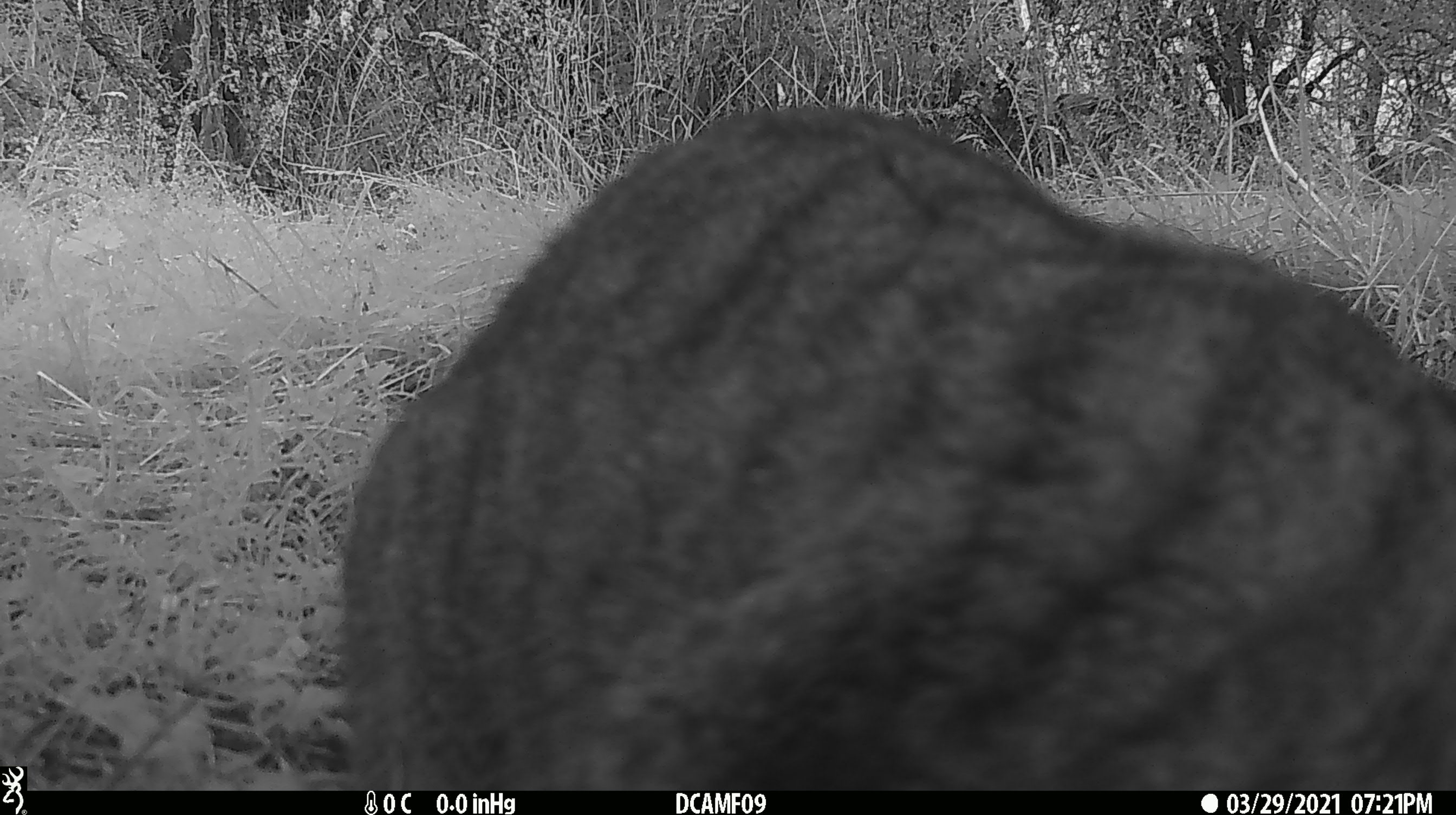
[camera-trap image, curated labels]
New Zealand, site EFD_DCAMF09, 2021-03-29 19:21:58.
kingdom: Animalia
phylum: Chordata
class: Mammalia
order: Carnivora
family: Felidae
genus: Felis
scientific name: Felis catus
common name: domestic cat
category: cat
* * * * * * * * *
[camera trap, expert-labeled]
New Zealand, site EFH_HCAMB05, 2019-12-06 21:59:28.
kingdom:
* * * * * * * * *
**Exercise**. Only one stretch of the data above is needed. Restate it word for word, from the line containing "New Zealand, site EFD_DCAMF09, 2021-03-29" through the line containing "category: cat", both ends included.

**Completed exercise**.
New Zealand, site EFD_DCAMF09, 2021-03-29 19:21:58.
kingdom: Animalia
phylum: Chordata
class: Mammalia
order: Carnivora
family: Felidae
genus: Felis
scientific name: Felis catus
common name: domestic cat
category: cat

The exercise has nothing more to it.